My idea of a delectable meal often subsumes a meat-rich diet. This has worked well for the foodie in me, providing latitude for wide (some would say wild) experimentation in cuisine and ingredients over the years. Indeed, it would be difficult to think of occasions in the past that would have found me shy of conspicuous consumption of the non-vegetarian kind. It is equally easy to remember my preaching from the pulpit to those missing out on similar indulgences.

Alas what use is a tale without a twist, and mine came up against one via marriage when my six-seventh dedicated carnivorous pursuit met its match. (Incidentally the existing Tuesday exception was likely on account of historical habit more than purely religious reasons.) To cut a long story short, one could be pardoned to think my last post (Dal, Not Boring was my first on food; built around an eminently vegetarian delicacy) to be an ‘inspired’ choice! Yet, apart extenuating domestic circumstances (an outvoted minority status), my alibi is a mehengayi-dayan discussion pending from that post. Indeed, not only is the virus of inflation agnostic to dietary preference, but its acute focus on foods hurts dal as much as chicken, making a complete mockery of the Great (veg-non veg) Divide.

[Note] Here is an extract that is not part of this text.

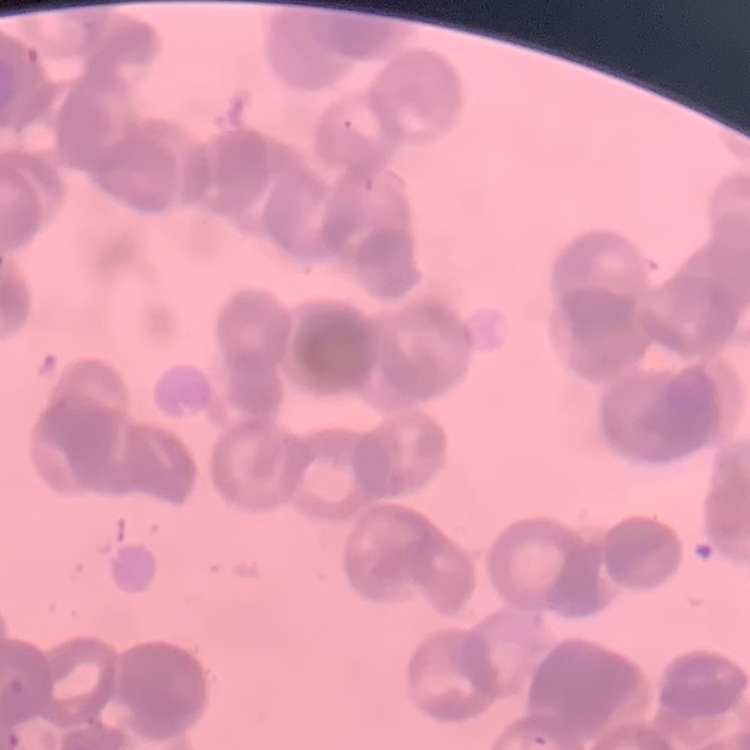
Summary:
  - Erythrocyte morphology: rouleaux formation
  - Preparation: thin blood film
  - Image type: one tile cut from a larger photomicrograph
  - Stain: Field's or Giemsa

With this backdrop, let me hark back to the RBI Q2 Monetary Policy document mentioned earlier. The central bank's pointed concerns about food inflation expressed therein are a good starting point to appreciate the worrisome situation (in case you missed your grocery bills these last few months). Terming it “structural”, the Review referred specifically to prices of protein based foods (despite policy tweaks and good monsoons, inflation in this segment "remained persistently elevated" mid 20s; six months ago it was a whopping 34%). What officialspeak did not make explicit was the fact that the uptrend is over a year old – meaning this inflation is working off an already high denominator. The resultant compounding effect on end consumer wallets is, naturally, stark.

It is not difficult to discern the roots of "structural demand-supply mismatches” the RBI laments, or to build a case for future worsening. Demand is up, driven by burgeoning population and changing consumption patterns (economic progress whets appetite for more nutritious food). Neither of these is likely to recede - in fact one can well expect significant upside in each. At the same time, we are faced with what the RBI calls "inadequate supply response" meaning there is little relief on the other side of the economic equation. Specific to dal, none of the three global producers (US, Oz, Burma) display any urgency to increase areas under pulses cultivation. (We could, of course, collectively root for a dietary switch towards meat - but that puts at stake much more than my personal domestic discord!)

As a conundrum, it is a desperate one - what else could be more compelling for a nation languishing at # 67 in 85 countries on the Global Hunger Index. Unfortunately the much required sense of urgency seems thus far missing from all stakeholders - policymakers, producers, consumers et al (and certainly in our TRP-happy mainstream media, preening with self-proclaimed righteousness, but content to sell the day's news). The logical solution would be for Indian agriculture to step up, even if its immediate ability to do so remains fairly suspect. Else declared national goals like chasing Security Council seats are entirely meaningless.